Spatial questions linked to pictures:
◆ ◆ ◆ ◆ ◆

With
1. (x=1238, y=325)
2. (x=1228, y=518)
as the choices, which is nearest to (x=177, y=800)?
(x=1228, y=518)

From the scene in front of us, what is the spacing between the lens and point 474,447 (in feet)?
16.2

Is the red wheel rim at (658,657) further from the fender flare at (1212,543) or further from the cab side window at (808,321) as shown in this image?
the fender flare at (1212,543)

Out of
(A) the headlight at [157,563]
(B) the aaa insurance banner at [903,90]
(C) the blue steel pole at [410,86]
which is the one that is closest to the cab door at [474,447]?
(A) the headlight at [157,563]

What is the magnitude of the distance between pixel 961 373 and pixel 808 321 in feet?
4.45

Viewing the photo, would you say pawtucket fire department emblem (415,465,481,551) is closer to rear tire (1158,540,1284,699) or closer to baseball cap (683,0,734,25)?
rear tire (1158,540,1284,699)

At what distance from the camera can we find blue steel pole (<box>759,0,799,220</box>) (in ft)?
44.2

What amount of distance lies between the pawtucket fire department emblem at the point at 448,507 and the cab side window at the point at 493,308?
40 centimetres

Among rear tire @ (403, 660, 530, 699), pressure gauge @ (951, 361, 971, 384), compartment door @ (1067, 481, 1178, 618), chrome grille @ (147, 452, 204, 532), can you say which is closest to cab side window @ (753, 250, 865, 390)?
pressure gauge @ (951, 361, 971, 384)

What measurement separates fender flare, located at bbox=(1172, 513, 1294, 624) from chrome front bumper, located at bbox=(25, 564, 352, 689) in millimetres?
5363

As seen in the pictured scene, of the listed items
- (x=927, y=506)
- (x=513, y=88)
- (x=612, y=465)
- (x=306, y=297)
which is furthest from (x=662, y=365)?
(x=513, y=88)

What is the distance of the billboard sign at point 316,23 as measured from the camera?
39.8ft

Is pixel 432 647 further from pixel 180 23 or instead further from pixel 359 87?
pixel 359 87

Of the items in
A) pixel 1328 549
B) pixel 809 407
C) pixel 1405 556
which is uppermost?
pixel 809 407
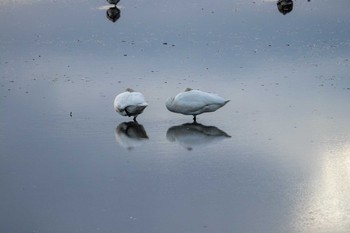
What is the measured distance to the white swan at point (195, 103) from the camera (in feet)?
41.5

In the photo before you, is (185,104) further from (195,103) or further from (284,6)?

◆ ◆ ◆ ◆ ◆

> _Exercise details_
Arrange the lines above as a numbered list, skipping the blank ones and omitting the pictures.

> _Solution to this exercise_
1. With
2. 1. (x=1238, y=325)
3. 2. (x=1228, y=518)
4. as the choices, which is nearest to (x=177, y=800)?
5. (x=1228, y=518)
6. From the scene in front of us, what is the spacing between the lens and point 474,447 (in feet)?
7. 16.2
8. Is the red wheel rim at (658,657) further from the fender flare at (1212,543) or further from the cab side window at (808,321) as shown in this image?
9. the fender flare at (1212,543)
10. Out of
11. (A) the headlight at [157,563]
12. (B) the aaa insurance banner at [903,90]
13. (C) the blue steel pole at [410,86]
14. which is the one that is closest to the cab door at [474,447]?
15. (A) the headlight at [157,563]
16. What is the magnitude of the distance between pixel 961 373 and pixel 808 321 in feet?
17. 4.45
18. Viewing the photo, would you say pawtucket fire department emblem (415,465,481,551) is closer to rear tire (1158,540,1284,699) or closer to baseball cap (683,0,734,25)?
19. rear tire (1158,540,1284,699)
20. At what distance from the camera can we find blue steel pole (<box>759,0,799,220</box>) (in ft)?
21. 44.2
22. What amount of distance lies between the pawtucket fire department emblem at the point at 448,507 and the cab side window at the point at 493,308?
23. 40 centimetres
24. Among rear tire @ (403, 660, 530, 699), pressure gauge @ (951, 361, 971, 384), compartment door @ (1067, 481, 1178, 618), chrome grille @ (147, 452, 204, 532), can you say which is closest to cab side window @ (753, 250, 865, 390)?
25. pressure gauge @ (951, 361, 971, 384)
26. What measurement separates fender flare, located at bbox=(1172, 513, 1294, 624) from chrome front bumper, located at bbox=(25, 564, 352, 689) in millimetres?
27. 5363
28. As seen in the pictured scene, of the listed items
29. - (x=927, y=506)
30. - (x=513, y=88)
31. - (x=612, y=465)
32. - (x=306, y=297)
33. which is furthest from (x=662, y=365)?
34. (x=513, y=88)
35. What is the distance of the billboard sign at point 316,23 as measured from the camera?
36. 39.8ft
37. Is pixel 432 647 further from pixel 180 23 or instead further from pixel 359 87?
38. pixel 359 87
39. Of the items in
40. A) pixel 1328 549
41. B) pixel 809 407
42. C) pixel 1405 556
43. which is uppermost?
44. pixel 809 407
45. What is the measured distance to the white swan at point (195, 103) from the camera (in feet)?
46. 41.5
47. In the photo before you, is (185,104) further from (195,103) or further from (284,6)?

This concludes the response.